Terra Magazine
A Lei Cidade Limpa obriga os estabelecimentos comerciais e de serviços de São Paulo a redimensionar placas e letreiros das fachadas dos edifícios. A aplicação da lei vai revelar uma das faces da metrópole. Alguns letreiros e placas são tão grandes que o morador da cidade vê a publicidade e o nome de uma empresa onde deveria ver uma forma arquitetônica, com sua textura e cor.
A mudança da aparência já é alguma coisa. São Paulo se esconde nessas placas, algumas mais horrorosas do que as fachadas sem traço de arquiteto. Como nada mais me choca neste planeta que nos tocou morar, não fiquei surpreso com as declarações de um "arquiteto de fachadas". Fachadas de banco. Numa matéria do Estadão (03/04/2007, p. C8), esse arquiteto mencionou um livro de arquitetura comercial - "Aprendendo com Las Vegas" - e fez uma premonição estarrecedora:
"Há dois tipos de arquitetura comercial: a que aposta nos luminosos, decorando o imóvel como se fosse um bolo, e a que o autor (Robert Ventura) chama de duck (pato), em referência a um restaurante que vende pato e o prédio tem o formato da ave. Não que isso seja bonito, mas é um exemplo da arquitetura significativa. Penso que a cidade deverá recorrer ao duck".
Ao ler essa declaração, confesso que fiquei um pouco deprimido. Se for assim, prefiro São Paulo dark ou cinzenta a uma metrópole-pato. Quer dizer que teremos edifícios imitando perus, automóveis, hortaliças, macarrão, relógios, sapatos e pudins? A mercadoria tornou-se um fetiche tão poderoso que deverá transformar nossa arquitetura num mostruário horrivelmente kitsch? Ou seria um "monstruário" urbano?
Quando eu era estudante da FAU-USP, não aprendia com Las Vegas, e sim com os grandes arquitetos brasileiros e estrangeiros. Será que os projetos de Oscar Niemeyer, Joaquim Guedes, Vilanova Artigas, Severiano Porto, Paulo Mendes da Rocha, Ruy Ohtake, João Filgueiras Lima (Lelé) e tantos outros, vivos e mortos, famosos e desconhecidos, não podem inspirar grandes projetos de arquitetura? Todos eles fizeram projetos de arquitetura comercial, e nenhum recorreu a esse conceito fácil e vazio de "arquitetura significativa", que mais parece um mimetismo hiper-realista e grotesco entre a mercadoria e o edifício destinado a vendê-la.

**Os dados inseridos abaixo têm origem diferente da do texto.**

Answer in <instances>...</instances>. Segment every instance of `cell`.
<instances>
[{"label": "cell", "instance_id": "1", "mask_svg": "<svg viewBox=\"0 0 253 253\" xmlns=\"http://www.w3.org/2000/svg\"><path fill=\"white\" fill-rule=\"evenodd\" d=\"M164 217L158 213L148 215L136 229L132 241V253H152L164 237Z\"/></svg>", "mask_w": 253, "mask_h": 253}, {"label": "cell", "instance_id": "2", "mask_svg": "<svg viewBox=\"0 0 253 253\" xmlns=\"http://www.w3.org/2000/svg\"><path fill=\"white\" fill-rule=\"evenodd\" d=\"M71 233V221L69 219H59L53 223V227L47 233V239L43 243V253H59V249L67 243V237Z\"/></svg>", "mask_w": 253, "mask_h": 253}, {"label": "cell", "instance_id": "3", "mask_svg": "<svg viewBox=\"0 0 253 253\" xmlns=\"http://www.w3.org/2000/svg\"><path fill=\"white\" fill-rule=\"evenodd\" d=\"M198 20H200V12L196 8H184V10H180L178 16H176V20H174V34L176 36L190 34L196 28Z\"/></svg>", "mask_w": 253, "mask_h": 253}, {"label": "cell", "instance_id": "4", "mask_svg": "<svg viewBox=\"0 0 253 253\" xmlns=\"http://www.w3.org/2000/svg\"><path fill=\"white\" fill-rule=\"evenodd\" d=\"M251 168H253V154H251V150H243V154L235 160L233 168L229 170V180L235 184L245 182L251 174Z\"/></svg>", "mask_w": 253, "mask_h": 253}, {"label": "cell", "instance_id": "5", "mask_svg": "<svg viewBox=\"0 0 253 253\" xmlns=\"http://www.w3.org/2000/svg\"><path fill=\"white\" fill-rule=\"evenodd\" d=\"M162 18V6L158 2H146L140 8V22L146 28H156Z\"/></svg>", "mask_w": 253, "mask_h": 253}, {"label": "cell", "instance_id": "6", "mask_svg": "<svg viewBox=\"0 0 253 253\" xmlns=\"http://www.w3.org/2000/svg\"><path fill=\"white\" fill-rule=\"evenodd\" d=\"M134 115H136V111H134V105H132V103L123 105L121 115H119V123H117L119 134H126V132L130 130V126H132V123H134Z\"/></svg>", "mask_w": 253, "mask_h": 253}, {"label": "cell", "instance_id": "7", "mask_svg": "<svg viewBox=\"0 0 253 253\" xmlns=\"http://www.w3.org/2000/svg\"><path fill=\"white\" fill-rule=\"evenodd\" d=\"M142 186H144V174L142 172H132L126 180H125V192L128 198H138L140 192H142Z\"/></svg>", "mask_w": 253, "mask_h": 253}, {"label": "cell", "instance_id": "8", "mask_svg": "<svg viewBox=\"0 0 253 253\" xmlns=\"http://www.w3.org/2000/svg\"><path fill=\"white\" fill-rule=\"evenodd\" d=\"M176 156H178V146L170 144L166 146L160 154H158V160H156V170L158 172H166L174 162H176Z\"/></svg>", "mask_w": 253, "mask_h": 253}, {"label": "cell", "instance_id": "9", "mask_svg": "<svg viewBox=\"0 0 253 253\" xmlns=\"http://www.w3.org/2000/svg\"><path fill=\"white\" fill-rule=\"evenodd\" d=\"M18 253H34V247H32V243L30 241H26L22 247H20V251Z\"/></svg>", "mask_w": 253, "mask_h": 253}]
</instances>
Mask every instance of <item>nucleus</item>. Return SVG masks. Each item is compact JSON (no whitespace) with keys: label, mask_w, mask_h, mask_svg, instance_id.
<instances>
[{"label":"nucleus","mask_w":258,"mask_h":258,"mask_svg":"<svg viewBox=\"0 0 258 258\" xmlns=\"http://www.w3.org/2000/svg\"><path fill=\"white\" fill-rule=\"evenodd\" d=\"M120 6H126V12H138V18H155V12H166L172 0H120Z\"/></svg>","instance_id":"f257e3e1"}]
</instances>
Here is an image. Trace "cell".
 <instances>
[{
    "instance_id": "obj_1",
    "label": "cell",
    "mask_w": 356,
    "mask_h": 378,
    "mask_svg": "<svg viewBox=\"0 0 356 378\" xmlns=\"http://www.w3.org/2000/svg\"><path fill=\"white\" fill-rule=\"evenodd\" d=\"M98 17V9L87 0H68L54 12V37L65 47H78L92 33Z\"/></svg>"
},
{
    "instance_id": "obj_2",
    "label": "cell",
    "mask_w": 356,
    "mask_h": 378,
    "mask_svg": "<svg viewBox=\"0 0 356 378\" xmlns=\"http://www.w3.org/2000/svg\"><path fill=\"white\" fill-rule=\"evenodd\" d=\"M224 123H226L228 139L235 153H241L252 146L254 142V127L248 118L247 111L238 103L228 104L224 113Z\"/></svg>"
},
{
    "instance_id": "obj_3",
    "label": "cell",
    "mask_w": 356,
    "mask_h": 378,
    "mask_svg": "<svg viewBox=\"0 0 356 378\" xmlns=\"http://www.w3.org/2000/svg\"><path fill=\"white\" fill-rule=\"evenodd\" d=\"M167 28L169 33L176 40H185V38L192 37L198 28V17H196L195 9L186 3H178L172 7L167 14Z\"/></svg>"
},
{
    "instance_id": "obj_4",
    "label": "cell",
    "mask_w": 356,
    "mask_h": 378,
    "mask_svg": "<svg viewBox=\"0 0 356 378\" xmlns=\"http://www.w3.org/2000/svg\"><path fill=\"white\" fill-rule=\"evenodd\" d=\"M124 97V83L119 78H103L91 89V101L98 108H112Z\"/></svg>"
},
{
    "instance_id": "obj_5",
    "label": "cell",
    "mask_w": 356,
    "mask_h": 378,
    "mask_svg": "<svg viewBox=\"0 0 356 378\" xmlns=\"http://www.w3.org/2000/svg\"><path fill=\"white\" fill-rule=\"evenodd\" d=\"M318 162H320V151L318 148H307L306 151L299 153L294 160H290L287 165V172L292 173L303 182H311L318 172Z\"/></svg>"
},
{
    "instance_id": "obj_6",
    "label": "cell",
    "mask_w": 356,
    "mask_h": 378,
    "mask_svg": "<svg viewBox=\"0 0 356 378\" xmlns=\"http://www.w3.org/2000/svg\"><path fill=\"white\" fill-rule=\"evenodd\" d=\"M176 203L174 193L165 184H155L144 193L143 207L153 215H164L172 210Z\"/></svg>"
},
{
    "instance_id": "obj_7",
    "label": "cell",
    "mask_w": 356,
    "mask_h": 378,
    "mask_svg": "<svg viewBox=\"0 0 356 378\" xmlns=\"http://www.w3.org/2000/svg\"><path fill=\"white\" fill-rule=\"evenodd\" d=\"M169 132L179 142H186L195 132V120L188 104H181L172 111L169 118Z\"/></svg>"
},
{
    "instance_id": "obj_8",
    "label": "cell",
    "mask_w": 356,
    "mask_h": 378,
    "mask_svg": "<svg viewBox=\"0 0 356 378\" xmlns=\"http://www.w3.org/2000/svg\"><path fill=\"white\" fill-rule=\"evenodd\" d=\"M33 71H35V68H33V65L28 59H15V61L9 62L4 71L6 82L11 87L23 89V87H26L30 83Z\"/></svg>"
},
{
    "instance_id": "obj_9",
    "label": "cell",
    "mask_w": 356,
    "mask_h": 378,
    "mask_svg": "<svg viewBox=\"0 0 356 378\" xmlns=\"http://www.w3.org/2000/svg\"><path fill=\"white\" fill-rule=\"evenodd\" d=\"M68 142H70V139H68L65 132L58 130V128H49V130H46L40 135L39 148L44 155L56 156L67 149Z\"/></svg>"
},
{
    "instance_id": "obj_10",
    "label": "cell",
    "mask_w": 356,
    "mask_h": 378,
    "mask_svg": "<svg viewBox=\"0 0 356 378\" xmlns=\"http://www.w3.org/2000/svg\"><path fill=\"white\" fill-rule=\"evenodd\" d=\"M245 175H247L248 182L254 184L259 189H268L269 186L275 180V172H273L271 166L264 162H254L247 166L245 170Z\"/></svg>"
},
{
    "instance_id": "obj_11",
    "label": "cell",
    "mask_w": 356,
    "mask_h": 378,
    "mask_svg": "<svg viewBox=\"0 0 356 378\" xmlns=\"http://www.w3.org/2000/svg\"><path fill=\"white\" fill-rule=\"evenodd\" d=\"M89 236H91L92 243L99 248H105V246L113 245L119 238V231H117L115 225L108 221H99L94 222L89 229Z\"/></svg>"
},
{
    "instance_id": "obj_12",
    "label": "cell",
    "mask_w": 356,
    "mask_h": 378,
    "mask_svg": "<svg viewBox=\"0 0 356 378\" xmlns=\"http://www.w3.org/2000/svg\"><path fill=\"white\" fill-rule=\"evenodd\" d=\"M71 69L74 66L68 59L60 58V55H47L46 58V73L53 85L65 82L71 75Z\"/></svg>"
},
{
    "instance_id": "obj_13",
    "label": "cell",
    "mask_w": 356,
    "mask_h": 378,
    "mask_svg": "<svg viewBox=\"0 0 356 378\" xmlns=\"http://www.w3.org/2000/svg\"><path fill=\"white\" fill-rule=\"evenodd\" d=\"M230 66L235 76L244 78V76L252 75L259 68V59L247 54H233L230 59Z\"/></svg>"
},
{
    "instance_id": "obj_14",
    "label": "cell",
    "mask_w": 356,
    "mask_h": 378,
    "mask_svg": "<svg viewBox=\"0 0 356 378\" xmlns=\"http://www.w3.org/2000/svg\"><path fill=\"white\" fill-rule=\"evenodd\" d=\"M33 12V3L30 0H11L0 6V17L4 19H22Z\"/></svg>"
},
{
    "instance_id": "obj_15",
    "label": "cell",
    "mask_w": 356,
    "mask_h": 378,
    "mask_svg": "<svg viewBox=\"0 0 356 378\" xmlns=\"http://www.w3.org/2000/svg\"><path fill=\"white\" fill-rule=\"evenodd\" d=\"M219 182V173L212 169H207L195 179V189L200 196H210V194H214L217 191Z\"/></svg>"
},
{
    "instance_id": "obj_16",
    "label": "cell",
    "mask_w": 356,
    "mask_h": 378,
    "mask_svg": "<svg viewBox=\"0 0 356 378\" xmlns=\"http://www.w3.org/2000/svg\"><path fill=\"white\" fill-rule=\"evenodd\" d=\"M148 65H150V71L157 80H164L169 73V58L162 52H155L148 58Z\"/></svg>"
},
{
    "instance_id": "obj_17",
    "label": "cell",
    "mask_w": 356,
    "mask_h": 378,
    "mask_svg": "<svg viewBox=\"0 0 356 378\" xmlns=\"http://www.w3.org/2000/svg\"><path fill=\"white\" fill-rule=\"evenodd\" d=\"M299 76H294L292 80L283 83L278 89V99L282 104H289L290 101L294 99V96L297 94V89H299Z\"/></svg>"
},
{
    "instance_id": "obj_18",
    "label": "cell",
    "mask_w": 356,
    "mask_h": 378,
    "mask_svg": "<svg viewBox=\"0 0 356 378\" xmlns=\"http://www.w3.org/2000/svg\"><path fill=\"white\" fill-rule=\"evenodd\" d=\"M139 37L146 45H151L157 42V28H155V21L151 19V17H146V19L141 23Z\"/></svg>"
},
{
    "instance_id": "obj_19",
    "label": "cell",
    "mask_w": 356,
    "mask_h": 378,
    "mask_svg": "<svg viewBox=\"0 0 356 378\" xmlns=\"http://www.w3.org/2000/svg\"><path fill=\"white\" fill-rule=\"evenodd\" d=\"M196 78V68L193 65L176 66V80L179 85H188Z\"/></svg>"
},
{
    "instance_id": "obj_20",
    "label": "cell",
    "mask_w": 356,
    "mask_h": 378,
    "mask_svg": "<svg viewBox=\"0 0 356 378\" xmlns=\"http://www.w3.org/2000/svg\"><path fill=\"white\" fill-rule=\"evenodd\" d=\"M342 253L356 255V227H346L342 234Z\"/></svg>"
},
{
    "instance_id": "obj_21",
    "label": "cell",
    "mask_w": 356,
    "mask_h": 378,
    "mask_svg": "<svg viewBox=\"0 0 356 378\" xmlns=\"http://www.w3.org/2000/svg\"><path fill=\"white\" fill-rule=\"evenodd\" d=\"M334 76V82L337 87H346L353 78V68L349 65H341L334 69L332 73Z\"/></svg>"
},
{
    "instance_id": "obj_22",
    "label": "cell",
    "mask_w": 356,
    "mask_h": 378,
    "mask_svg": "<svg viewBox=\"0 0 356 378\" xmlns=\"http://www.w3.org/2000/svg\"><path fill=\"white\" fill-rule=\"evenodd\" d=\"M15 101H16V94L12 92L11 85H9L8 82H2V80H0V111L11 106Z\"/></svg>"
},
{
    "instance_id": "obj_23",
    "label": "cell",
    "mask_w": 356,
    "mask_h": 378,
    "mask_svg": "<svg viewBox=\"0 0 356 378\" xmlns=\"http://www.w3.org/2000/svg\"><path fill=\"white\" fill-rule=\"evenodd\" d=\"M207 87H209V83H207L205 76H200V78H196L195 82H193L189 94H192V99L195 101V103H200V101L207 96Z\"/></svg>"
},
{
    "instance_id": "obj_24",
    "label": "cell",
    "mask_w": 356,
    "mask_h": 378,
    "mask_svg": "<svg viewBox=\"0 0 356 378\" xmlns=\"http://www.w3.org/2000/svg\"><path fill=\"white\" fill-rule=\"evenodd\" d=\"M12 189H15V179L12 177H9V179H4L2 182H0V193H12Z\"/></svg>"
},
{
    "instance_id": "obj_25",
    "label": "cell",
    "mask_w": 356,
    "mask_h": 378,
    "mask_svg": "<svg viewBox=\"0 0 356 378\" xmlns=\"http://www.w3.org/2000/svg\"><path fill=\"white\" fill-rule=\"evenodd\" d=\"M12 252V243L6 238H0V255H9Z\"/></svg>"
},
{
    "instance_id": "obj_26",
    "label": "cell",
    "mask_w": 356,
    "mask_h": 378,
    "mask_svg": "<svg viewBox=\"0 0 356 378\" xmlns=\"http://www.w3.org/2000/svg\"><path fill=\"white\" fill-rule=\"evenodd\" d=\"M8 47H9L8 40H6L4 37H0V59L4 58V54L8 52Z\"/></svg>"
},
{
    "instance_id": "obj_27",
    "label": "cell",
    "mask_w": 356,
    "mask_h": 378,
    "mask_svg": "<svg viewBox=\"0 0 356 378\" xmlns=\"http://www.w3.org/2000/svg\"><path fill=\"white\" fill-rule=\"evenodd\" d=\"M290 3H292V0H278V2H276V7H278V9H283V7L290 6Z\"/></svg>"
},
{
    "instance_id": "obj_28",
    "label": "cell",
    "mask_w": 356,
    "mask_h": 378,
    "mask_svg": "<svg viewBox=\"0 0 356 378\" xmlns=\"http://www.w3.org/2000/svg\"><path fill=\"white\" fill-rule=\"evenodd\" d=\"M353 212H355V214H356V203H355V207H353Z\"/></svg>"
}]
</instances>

A arquitetura é uma linguagem muito mais complexa que a mera imitação ou transposição de um "conceito". Um bom projeto depende do tipo de função a que se destina, da geografia e do clima do lugar, da paisagem do entorno, dos parâmetros técnicos e econômicos. Ou seja, depende de uma cultura, de uma tradição histórico-cultural das pessoas que vão morar ou trabalhar no edifício a ser construído. A opção plástica e formal do projeto surge a partir de um estudo exaustivo da cultura do lugar em que a obra será edificada.
Quanto ao pato, prefiro a tradicional iguaria francesa: canard à l'orange. Ou o magnífico pato ao molho de tucupi, que os leitores podem saborear nos bons restaurantes de Belém, esta bela cidade da Amazônia que, felizmente, está longe de aprender com Las Vegas.
Milton Hatoum é escritor, autor dos romances Dois Irmãos, Relato de um Certo Oriente e Cinzas do Norte.